Quercetin 3-O-sulfate
- Names: IUPAC name 3′,4′,5,7-Tetrahydroxy-4-oxoflav-2-en-3-yl hydrogen sulfate

Identifiers
- CAS Number: 60889-05-6; 121241-74-5 (Potassium salt);
- 3D model (JSmol): Interactive image;
- ChEBI: CHEBI:17730;
- ChemSpider: 4444061;
- PubChem CID: 5280362;
- UNII: XSS6HSA3AJ;
- CompTox Dashboard (EPA): DTXSID10209729 ;

Properties
- Chemical formula: C_{15}H_{10}O_{10}S
- Molar mass: 382.30 g·mol^{−1}

= Quercetin 3-O-sulfate =

Quercetin 3-sulfate is a plasma human metabolite of quercetin. It is the sulfate conjugate of quercetin.

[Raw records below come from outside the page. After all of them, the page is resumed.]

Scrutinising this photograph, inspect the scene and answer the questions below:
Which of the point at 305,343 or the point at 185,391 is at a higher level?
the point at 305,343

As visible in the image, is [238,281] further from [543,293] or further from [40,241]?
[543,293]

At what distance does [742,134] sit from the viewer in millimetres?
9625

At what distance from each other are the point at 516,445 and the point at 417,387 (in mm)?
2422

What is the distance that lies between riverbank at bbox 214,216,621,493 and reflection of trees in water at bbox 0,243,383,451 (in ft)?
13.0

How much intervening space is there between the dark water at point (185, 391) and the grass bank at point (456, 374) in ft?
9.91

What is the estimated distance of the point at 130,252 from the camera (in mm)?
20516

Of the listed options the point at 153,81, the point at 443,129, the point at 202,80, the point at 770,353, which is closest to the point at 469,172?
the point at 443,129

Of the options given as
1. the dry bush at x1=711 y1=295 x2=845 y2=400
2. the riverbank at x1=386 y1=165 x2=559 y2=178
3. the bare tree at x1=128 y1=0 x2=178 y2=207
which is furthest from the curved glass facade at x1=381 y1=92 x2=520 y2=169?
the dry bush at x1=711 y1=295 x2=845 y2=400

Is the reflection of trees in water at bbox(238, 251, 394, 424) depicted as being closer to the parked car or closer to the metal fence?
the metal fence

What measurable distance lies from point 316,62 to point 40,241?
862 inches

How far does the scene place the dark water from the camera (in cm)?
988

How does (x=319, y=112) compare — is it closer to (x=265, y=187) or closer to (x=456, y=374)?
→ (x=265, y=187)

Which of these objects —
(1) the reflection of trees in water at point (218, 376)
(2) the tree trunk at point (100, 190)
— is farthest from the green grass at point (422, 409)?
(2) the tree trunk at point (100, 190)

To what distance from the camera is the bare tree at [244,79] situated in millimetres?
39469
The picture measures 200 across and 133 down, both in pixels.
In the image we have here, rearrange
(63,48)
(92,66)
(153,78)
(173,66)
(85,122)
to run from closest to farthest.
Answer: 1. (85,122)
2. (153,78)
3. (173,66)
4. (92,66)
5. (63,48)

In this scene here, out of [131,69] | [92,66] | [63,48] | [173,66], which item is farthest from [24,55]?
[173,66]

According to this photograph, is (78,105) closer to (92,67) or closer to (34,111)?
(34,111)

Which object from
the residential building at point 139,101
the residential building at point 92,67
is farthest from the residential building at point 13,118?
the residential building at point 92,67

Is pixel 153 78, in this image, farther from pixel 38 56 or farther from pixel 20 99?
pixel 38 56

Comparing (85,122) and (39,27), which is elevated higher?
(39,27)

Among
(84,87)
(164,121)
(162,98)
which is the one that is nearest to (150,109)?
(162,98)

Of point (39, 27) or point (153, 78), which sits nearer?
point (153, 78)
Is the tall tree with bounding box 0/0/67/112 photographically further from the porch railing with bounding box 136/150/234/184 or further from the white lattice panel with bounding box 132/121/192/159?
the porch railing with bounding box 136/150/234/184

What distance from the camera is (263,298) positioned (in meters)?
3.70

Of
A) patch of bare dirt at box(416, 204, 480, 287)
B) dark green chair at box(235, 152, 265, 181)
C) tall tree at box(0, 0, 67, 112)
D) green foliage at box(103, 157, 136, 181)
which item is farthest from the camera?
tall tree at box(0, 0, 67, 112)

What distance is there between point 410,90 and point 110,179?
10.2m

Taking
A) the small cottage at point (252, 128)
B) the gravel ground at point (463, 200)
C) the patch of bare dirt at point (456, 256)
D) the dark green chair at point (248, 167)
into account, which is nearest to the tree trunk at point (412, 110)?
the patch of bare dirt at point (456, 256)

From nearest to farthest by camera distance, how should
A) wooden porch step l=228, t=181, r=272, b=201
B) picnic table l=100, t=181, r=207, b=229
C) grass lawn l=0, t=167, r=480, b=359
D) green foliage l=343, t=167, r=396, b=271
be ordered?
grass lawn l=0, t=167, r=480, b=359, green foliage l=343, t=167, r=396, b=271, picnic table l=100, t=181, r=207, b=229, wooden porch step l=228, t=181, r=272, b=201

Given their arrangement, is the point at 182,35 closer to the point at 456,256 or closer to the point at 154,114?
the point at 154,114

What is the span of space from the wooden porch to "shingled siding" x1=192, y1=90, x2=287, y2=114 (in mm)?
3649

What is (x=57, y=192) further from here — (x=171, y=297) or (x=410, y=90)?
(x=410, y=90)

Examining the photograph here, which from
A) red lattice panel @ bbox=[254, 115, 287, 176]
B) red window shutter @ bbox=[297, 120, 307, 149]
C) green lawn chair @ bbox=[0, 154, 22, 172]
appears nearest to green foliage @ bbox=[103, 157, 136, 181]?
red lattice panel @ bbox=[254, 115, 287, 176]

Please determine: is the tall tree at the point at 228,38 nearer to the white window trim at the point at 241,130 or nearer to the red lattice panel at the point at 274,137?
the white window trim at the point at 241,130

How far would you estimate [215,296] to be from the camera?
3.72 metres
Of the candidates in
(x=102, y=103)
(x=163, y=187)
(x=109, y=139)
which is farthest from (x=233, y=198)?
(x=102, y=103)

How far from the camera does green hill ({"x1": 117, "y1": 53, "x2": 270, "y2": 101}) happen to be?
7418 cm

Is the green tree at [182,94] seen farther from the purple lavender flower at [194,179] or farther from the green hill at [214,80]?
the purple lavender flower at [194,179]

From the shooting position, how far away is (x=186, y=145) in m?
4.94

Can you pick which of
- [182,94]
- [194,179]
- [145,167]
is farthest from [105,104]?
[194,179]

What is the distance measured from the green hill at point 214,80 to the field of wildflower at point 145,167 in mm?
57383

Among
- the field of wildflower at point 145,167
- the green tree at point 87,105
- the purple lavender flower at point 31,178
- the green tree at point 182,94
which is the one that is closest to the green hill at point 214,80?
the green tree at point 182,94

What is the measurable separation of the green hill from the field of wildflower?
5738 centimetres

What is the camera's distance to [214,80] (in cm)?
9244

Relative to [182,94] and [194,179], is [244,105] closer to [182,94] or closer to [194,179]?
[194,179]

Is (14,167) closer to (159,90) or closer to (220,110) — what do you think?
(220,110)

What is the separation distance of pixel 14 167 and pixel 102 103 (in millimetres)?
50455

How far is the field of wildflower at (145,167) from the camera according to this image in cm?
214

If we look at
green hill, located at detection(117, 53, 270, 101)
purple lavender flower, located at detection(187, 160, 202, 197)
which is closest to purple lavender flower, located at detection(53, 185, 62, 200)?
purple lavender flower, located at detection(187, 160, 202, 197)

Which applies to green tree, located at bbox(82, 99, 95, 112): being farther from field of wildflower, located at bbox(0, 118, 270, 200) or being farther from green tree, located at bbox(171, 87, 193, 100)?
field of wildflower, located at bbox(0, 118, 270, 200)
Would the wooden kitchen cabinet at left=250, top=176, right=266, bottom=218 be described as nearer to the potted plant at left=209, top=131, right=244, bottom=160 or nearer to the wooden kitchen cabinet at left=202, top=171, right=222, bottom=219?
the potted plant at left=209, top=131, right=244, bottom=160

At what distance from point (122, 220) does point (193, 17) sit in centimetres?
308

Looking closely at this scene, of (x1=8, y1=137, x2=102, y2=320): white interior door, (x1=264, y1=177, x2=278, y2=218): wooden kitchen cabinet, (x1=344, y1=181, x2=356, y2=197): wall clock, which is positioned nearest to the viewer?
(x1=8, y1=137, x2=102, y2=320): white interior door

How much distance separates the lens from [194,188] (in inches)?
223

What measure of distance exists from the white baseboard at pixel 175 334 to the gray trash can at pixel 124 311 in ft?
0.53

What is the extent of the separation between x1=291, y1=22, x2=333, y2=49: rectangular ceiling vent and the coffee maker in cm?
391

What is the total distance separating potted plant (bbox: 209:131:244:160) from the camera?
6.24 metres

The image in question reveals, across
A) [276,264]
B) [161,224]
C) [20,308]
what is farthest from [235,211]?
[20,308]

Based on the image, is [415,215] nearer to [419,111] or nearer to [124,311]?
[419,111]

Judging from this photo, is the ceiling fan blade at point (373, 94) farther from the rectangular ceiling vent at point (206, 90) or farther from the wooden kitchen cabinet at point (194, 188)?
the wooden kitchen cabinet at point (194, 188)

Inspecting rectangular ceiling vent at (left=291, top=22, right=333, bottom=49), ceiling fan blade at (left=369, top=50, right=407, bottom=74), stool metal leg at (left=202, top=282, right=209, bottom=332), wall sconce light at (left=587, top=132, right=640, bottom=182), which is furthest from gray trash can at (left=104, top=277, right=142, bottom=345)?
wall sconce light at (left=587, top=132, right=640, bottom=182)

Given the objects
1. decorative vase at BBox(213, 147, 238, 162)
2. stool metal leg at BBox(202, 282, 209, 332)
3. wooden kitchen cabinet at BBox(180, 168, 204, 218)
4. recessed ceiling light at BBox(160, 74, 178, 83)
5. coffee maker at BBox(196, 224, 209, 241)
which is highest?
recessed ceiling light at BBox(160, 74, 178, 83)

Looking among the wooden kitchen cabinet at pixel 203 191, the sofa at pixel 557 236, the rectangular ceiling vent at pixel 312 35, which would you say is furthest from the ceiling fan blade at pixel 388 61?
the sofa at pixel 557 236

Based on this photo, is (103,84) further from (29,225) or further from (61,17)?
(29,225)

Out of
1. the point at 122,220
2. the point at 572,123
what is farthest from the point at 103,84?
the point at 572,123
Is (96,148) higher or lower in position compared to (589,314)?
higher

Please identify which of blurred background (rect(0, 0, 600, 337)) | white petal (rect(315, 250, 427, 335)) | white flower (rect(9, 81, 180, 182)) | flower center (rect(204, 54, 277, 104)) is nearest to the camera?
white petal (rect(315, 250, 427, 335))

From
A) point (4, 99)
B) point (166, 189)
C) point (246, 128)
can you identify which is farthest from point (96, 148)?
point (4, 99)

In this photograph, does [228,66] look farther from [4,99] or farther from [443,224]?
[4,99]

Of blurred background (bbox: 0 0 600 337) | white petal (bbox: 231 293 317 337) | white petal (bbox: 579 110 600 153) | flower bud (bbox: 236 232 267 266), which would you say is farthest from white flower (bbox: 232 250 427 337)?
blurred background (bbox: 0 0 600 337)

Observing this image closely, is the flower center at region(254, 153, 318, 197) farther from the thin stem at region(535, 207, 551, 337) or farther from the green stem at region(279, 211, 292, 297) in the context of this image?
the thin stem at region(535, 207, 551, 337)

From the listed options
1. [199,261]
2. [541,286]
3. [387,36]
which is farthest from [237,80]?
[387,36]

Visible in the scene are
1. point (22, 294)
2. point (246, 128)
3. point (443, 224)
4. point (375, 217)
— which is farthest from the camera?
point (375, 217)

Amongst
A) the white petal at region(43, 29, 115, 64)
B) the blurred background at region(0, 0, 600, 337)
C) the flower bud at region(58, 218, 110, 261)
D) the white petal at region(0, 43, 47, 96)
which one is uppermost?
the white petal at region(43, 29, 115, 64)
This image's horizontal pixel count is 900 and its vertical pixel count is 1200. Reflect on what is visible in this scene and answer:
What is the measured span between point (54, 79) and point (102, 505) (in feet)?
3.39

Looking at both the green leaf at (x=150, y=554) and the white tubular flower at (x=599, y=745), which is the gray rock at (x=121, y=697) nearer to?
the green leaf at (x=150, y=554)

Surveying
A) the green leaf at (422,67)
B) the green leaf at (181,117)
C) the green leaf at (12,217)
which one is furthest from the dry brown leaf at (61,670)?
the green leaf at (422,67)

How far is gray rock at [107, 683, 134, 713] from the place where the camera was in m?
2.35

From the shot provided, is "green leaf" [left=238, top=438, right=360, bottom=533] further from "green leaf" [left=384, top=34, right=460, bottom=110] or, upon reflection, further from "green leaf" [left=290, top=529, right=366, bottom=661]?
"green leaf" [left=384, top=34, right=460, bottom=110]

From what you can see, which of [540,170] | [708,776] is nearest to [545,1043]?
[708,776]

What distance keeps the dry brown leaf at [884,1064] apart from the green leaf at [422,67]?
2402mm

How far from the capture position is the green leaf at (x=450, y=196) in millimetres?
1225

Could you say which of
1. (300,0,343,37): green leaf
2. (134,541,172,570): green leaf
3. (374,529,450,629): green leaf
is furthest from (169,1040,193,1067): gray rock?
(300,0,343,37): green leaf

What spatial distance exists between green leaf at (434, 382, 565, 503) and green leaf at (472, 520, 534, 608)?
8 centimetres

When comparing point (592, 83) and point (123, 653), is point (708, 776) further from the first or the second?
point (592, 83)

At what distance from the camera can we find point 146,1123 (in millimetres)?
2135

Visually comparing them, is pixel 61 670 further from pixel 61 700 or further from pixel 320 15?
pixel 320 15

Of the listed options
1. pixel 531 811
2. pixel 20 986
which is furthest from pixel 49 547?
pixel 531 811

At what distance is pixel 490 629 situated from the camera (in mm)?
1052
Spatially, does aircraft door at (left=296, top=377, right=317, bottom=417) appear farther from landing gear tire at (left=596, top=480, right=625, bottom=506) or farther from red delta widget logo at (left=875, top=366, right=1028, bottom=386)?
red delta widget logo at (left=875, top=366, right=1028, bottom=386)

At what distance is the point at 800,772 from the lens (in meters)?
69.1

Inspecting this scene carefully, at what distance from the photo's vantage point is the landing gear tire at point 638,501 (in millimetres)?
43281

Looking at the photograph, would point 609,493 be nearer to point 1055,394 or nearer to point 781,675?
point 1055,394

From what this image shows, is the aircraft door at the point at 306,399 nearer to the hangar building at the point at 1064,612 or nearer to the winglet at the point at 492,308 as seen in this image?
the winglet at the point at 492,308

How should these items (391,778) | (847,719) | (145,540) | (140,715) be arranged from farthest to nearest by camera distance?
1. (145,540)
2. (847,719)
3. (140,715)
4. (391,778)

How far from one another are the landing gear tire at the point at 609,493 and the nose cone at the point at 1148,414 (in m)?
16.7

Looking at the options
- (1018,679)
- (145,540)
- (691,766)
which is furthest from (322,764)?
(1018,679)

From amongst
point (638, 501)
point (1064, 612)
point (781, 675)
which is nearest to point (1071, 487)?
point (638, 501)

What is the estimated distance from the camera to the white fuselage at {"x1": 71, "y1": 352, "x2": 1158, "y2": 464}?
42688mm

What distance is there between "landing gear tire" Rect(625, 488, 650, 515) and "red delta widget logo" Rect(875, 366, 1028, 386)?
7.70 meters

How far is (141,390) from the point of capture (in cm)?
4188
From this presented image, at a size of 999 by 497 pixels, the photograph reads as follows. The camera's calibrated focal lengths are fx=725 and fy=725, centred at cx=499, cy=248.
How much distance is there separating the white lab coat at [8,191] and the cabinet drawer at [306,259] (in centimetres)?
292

==Biosynthesis and metabolism==
Quercetin 3-O-sulfate is produced directly in the perennial herb Flaveria chlorifolia from the flavonol, quercetin, by the enzyme flavonol 3-sulfotransferase. This uses the cofactor 3'-phosphoadenosine-5'-phosphosulfate (PAPS) and gives adenosine 3',5'-bisphosphate as a byproduct.

Quercetin 3,3',7-trissulfate

In this plant, quercetin-3-sulfate 3'-sulfotransferase converts quercetin 3-O-sulfate to the 3,3' isomer of the bissulfate and quercetin-3-sulfate 4'-sulfotransferase gives the 3,4' isomer. Further reactions lead to compounds including quercetin 3,3',7-trissulfate.